Exactly, if you're not sure where you are, take a film, please, please, please. As someone who once or twice has lost my orientation while trying to locate the canals and perforated a tooth
, it's perfectly okay to take an x-ray (consider it stopping to ask directions when you're lost.
Also, don't try and be ultra conservative when making your access prep. Open that occlussal surface wide open, especially around the mesial buccal cusps on molars. After all, almost all teeth that you're doing endo on will be receiving a crown afterwards, and you'll be filling up the access prep with build up material anyway, so why not make it easier on you by opening up the tooth enough so that you can see as much as possible.
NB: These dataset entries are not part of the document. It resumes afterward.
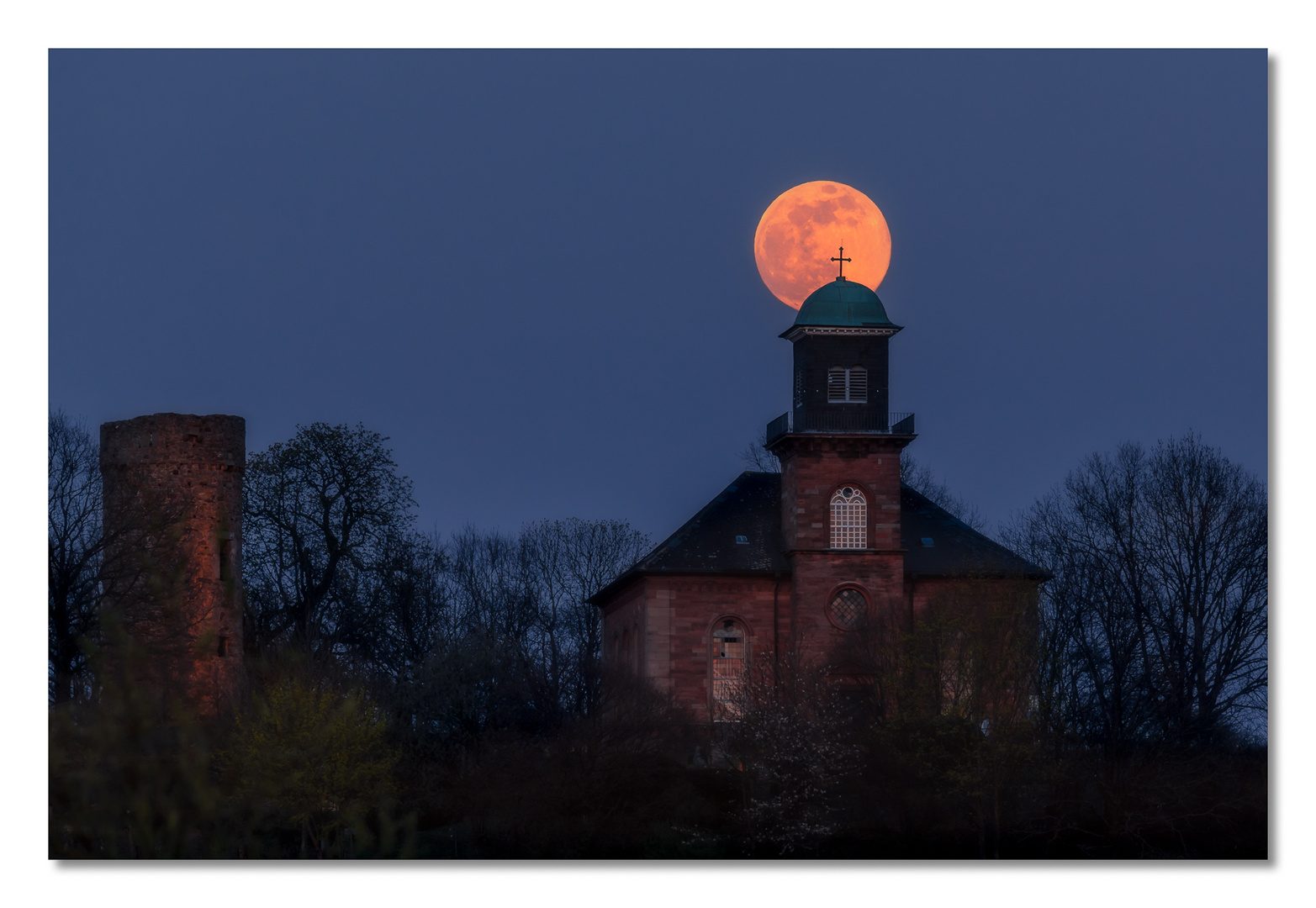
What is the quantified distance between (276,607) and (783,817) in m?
24.9

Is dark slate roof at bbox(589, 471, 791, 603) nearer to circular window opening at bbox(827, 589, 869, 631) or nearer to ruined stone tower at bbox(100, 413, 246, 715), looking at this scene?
circular window opening at bbox(827, 589, 869, 631)

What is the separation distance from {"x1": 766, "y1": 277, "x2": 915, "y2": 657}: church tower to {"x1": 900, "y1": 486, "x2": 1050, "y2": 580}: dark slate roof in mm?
1265

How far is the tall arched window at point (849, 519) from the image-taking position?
5362cm

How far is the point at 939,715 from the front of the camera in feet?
123

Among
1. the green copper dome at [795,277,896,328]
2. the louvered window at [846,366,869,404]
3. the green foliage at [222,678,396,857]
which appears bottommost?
the green foliage at [222,678,396,857]

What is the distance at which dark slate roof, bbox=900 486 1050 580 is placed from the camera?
5275 cm

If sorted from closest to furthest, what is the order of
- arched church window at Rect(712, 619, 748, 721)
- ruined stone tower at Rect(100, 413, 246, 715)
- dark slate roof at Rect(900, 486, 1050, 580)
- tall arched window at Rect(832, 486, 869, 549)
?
ruined stone tower at Rect(100, 413, 246, 715) → dark slate roof at Rect(900, 486, 1050, 580) → arched church window at Rect(712, 619, 748, 721) → tall arched window at Rect(832, 486, 869, 549)

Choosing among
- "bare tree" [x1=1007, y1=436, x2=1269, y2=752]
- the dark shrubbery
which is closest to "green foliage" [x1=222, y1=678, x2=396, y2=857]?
the dark shrubbery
Intra-coronal hemostasis can be difficult until all the tissue has been removed. Here's what works for me. #1, when you've unroofed the pulp chamber, irrigate copiously with local anesthetic(anything with epi as the vasoconstictor will do), and if your assistant tries to place the suction tip by the tooth, knock it out of the way, after all you want the epi to sit there for a minute or two. Then, what I like to do is put a #6 or #8 round bur in the low speed and really, really work it around the pulp chamber to basically liquify the pulp tissue in the chamber, I'll then irrigate copiusly again with local anesthestic (I'll let my assistant use the suction a little bit now). Finally at this point I'll determine what my working lengths will be and set my files (basically I'm stalling for a minute now to let that epi work). This generally works pretty well at controlling intra pulpal bleeding, although occasionally you won't have a bloodless field until all the tissue has been removed from the canals. Lately though since I've gotten the Nd: YAG laser in my office, if I've got a tooth that is really bleeding, I'll just take the laser and set it into coagulate mode and give it a few seconds inside of the canals (the fiber that transmits the laser energy is roughly the diameter of a #30 file), I've then not only achieved hemostasis, but also asepsis in the canal. Technology is great!!